The worldwide decline in equities spurred by Dubai’s efforts to reschedule its debt is a sign that government spending alone won’t be enough to protect financial markets, according to Arnab Das of Roubini Global Economics.
Stock volatility will probably jump as countries and companies default on loans, said Das, the head of market research and strategy at RGE, the advisory firm founded by economist Nouriel Roubini.
Shares slumped from Shanghai to Brazil and European shares fell the most in seven months yesterday after Dubai World, the government investment company burdened by $59 billion of liabilities, sought to delay repayment on much of its debt. Governments have spent, lent or guaranteed $11.6 trillion and central banks held interest rates near zero percent to end the first global recession since World War II.
“We’re bound to see a rise in risk aversion,” Das, who is based in London, said in an interview. “The Dubai situation signifies that although the major central banks around the world have stabilized the financial system, they can’t make all the excesses simply disappear. We still have to work out those balance sheet stresses. The recovery is proceeding, but significant challenges still lie ahead.”
Japanese stocks fell today after commodity prices declined and the dollar depreciated to a 14-year low against the yen, dimming the overseas earnings prospects for exporters. The Nikkei 225 Stock Average lost 1.9 percent to 9,204.65 as of 10:10 a.m. in Tokyo. Futures on the Standard & Poor’s 500 Index slipped 2.1 percent after the MSCI World Index of 23 developed- country markets lost 1.4 percent yesterday.
Bank Writedowns
Banks wrote down or lost $1.7 trillion from the collapse of the subprime mortgage market and raised $1.5 trillion since the credit crunch began in 2007, data compiled by Bloomberg show.
“In some countries and sectors, debtors will be able to get by because government intervention has made it easier for them to refinance,” said Das. “In other places, excessively leveraged debtors, who always get access to too much credit during a boom, cannot roll over their debt and will default.”
Das, the former head of emerging-markets strategy at Dresdner Kleinwort, joined RGE last month to lead a new team that advises investors on allocations in stocks, bonds, interest-rate products, commodities and currencies in developed and emerging markets.
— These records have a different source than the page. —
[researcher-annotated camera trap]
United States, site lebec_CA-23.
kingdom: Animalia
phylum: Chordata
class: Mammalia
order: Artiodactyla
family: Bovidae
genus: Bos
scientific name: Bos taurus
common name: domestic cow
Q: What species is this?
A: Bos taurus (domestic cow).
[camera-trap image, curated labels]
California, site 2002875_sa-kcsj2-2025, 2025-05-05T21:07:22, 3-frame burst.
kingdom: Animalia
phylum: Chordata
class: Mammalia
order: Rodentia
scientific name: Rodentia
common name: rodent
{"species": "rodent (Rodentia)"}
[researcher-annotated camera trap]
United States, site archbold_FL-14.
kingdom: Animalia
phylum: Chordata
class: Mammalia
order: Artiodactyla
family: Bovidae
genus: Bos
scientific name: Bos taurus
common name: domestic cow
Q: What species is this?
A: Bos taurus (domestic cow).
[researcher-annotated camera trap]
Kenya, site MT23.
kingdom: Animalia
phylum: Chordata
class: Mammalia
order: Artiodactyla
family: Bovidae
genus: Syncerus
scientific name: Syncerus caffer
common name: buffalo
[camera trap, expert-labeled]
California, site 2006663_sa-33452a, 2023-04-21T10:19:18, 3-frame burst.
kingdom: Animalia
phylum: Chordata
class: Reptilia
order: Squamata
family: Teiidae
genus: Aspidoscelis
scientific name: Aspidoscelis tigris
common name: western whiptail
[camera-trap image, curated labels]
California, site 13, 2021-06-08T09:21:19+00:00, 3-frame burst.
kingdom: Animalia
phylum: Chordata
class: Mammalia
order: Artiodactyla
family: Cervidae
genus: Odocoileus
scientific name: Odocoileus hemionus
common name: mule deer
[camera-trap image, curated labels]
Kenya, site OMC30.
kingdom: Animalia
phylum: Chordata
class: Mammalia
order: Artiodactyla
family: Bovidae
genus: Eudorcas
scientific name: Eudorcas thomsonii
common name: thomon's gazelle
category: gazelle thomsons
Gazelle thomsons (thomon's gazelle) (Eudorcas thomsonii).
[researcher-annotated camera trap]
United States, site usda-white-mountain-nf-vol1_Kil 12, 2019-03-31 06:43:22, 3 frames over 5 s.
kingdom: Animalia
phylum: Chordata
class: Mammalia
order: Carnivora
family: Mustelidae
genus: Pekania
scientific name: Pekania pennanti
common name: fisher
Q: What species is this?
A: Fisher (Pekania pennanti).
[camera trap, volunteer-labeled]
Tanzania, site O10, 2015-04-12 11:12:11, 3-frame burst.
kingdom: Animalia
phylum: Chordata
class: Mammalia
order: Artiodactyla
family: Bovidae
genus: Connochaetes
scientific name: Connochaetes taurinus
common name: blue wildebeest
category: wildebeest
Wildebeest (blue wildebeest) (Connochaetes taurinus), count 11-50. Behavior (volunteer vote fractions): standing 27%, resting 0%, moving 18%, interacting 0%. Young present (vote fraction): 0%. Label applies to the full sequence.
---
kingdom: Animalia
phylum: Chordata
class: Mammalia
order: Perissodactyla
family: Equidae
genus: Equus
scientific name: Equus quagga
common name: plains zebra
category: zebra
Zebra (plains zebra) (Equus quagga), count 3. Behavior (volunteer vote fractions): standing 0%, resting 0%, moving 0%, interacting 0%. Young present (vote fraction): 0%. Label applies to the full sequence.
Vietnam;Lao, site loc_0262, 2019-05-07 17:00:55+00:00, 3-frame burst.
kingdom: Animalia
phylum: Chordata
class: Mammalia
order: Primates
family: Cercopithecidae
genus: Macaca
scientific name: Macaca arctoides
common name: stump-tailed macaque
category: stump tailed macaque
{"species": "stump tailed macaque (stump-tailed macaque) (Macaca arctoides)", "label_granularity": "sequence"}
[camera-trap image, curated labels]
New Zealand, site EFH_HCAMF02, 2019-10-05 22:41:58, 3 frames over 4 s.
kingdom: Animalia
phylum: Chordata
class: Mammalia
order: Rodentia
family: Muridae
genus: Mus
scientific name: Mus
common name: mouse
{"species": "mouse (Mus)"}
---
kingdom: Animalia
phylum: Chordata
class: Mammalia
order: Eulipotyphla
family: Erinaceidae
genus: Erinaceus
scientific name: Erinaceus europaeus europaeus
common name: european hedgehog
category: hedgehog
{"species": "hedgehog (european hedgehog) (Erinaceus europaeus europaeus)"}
Roubini, an economics professor at New York University and chairman of RGE, predicted the financial crisis that spurred credit losses and asset writedowns at global financial companies.
Protected Investors
Roubini’s 2006 warning about the crisis shielded clients from the worst slump in global equities since at least 1988. He said in March that the stock rally that began that month was a “dead-cat bounce” and that it may “fizzle” in May. The MSCI World Index of has since rallied 68 percent, and the Standard & Poor’s 500 Index has climbed 64 percent in the steepest rally since the Great Depression.
Roubini warned in July that the economy is “not out of the woods.” Reports since then have shown that the U.S. exited a four-quarter contraction in gross domestic product, expanding 2.8 percent from July through September.
The benchmark index for U.S. stock options, which measures the cost of using options as insurance against declines in the S&P 500 over the next month, has dropped 49 percent this year. It surged last November to a record 80.86, a level almost four times higher than its 20.28 average over its 19-year history.
Market Correlation
The so-called correlation coefficient that measures how closely markets rise and fall together reached the highest level ever in June, with the S&P 500 and benchmark measures for raw materials, developing-country equities and hedge funds rallying in tandem, according to data compiled by Bloomberg. Oil has jumped 71 percent this year, the Reuters/Jefferies CRB Index of 19 raw materials climbed 21 percent and the MSCI Emerging Markets Index soared 69 percent.
“All this should magnify differentiation between riskier and less risky asset classes and names, after a couple of quarters in which correlations have risen sharply as market participants put on risk pretty much across the board,” Das said. “That will make it harder to make money simply by riding the liquidity wave from central banks. People are going to have to start focusing even more on the fundamentals.”